Wer übernimmt All for One und wie hoch ist der Anteil?
VINCI Energies, die Digital- und ICT-Sparte des französischen VINCI-Konzerns, hatte bis zum 9. September 2026 bereits 83,56 Prozent der Aktien gesichert und die Mindestschwelle von 75 Prozent plus eine Aktie damit deutlich überschritten. Das Barangebot lag bei 67,50 Euro je Aktie.
Was macht All for One?
All for One Group SE aus Filderstadt bei Stuttgart ist einer der führenden SAP-Partner für den deutschsprachigen Mittelstand.

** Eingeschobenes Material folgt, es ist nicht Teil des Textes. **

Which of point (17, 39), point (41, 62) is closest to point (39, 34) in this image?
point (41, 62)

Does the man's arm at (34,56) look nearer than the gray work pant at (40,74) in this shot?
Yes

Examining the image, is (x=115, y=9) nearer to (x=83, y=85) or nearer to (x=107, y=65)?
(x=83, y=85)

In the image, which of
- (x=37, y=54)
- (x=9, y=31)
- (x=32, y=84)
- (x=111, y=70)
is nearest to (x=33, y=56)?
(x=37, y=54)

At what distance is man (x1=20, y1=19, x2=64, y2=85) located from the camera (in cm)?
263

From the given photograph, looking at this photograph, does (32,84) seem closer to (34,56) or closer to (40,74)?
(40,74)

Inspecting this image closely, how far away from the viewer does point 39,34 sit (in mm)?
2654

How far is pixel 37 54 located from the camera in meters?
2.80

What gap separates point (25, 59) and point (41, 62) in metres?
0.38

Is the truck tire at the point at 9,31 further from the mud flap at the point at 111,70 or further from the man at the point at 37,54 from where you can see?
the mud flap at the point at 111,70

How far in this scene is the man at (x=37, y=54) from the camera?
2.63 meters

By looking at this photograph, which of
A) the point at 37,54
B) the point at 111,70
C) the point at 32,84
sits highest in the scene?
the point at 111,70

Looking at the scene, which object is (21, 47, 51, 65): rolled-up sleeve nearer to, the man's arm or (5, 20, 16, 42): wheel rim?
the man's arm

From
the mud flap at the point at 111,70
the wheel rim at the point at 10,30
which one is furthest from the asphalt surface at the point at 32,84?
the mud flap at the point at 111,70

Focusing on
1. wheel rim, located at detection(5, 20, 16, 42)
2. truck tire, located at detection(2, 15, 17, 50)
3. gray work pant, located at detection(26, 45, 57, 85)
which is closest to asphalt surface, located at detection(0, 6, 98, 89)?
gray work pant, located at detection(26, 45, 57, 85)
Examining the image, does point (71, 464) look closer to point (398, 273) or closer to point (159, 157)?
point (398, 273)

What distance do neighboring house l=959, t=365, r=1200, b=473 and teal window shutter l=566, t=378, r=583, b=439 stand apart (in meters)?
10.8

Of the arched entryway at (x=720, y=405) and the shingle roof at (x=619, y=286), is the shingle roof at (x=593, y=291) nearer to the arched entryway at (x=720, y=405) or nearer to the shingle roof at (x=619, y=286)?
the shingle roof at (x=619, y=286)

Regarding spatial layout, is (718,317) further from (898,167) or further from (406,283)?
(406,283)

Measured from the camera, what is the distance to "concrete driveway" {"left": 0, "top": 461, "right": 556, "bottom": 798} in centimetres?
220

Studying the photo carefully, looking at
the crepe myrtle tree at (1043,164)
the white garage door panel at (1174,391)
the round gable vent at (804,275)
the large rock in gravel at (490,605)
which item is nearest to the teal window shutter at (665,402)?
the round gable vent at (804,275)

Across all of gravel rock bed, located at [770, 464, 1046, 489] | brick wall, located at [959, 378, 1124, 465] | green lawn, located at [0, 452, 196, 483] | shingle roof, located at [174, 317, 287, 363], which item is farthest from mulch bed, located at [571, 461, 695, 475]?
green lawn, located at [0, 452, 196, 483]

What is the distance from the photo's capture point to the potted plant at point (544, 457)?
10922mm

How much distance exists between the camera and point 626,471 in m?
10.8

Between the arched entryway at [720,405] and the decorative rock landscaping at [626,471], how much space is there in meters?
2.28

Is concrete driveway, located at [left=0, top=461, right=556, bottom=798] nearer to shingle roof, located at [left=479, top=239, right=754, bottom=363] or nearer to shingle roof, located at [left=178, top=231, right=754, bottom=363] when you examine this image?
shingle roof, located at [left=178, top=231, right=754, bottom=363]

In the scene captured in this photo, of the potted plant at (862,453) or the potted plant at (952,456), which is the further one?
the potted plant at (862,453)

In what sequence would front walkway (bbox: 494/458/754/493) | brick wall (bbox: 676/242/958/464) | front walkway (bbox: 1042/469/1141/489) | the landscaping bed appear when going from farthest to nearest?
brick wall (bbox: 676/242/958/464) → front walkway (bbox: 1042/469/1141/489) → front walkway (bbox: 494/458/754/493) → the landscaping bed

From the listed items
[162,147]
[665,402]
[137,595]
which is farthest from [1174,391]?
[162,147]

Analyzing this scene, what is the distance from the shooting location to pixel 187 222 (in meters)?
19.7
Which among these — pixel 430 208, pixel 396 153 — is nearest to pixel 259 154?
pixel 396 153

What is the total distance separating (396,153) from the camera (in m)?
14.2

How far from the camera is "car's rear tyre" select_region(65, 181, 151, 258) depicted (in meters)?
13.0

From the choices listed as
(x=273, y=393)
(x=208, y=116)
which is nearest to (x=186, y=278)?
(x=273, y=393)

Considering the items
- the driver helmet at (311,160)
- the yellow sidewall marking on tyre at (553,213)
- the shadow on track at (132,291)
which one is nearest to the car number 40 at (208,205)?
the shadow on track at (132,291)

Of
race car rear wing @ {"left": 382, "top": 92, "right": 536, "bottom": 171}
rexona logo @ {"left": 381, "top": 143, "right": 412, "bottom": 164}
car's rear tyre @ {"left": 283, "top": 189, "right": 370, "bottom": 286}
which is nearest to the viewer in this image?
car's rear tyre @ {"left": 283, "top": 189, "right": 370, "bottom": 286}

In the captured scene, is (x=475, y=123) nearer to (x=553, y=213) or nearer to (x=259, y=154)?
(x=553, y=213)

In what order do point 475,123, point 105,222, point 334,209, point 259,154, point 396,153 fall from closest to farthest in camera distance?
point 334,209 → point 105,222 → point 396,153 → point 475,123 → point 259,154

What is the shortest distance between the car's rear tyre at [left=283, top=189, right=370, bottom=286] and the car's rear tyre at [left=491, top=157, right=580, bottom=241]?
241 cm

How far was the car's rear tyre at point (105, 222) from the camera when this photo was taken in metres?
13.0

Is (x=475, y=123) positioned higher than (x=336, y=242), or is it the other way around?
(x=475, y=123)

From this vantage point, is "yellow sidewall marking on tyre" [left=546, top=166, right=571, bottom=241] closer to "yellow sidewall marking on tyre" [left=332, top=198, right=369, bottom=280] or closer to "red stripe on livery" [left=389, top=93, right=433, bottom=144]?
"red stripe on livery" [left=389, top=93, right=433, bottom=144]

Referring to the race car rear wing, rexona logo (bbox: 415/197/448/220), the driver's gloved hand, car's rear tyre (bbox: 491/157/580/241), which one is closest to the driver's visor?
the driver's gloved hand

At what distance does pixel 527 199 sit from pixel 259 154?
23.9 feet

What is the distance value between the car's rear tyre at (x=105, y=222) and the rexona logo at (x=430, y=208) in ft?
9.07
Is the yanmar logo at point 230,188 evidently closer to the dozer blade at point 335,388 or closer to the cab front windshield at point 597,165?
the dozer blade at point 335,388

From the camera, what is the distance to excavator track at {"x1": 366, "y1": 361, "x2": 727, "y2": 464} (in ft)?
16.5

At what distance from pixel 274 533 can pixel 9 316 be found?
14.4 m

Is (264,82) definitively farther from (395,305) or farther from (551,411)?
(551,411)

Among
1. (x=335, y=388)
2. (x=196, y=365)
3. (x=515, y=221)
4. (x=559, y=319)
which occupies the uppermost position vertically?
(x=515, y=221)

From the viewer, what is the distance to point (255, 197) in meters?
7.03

Das Unternehmen integriert und betreibt Geschäftsapplikationen — vor allem SAP — für mehr als 4.500 Kunden und erzielte im Geschäftsjahr 2024/25 rund 504 Millionen Euro Umsatz.
Was bedeutet die Übernahme für Mittelstandskunden?
Kurzfristig läuft der Betrieb weiter, doch jede Eigentümerkonsolidierung bringt Übergangsrisiken: Ansprechpartner, Service-Levels und Roadmap-Prioritäten können sich verschieben. Unternehmen mit starker Ein-Partner-Abhängigkeit sollten Vertrags-, Exit- und Weiterbetriebsoptionen prüfen.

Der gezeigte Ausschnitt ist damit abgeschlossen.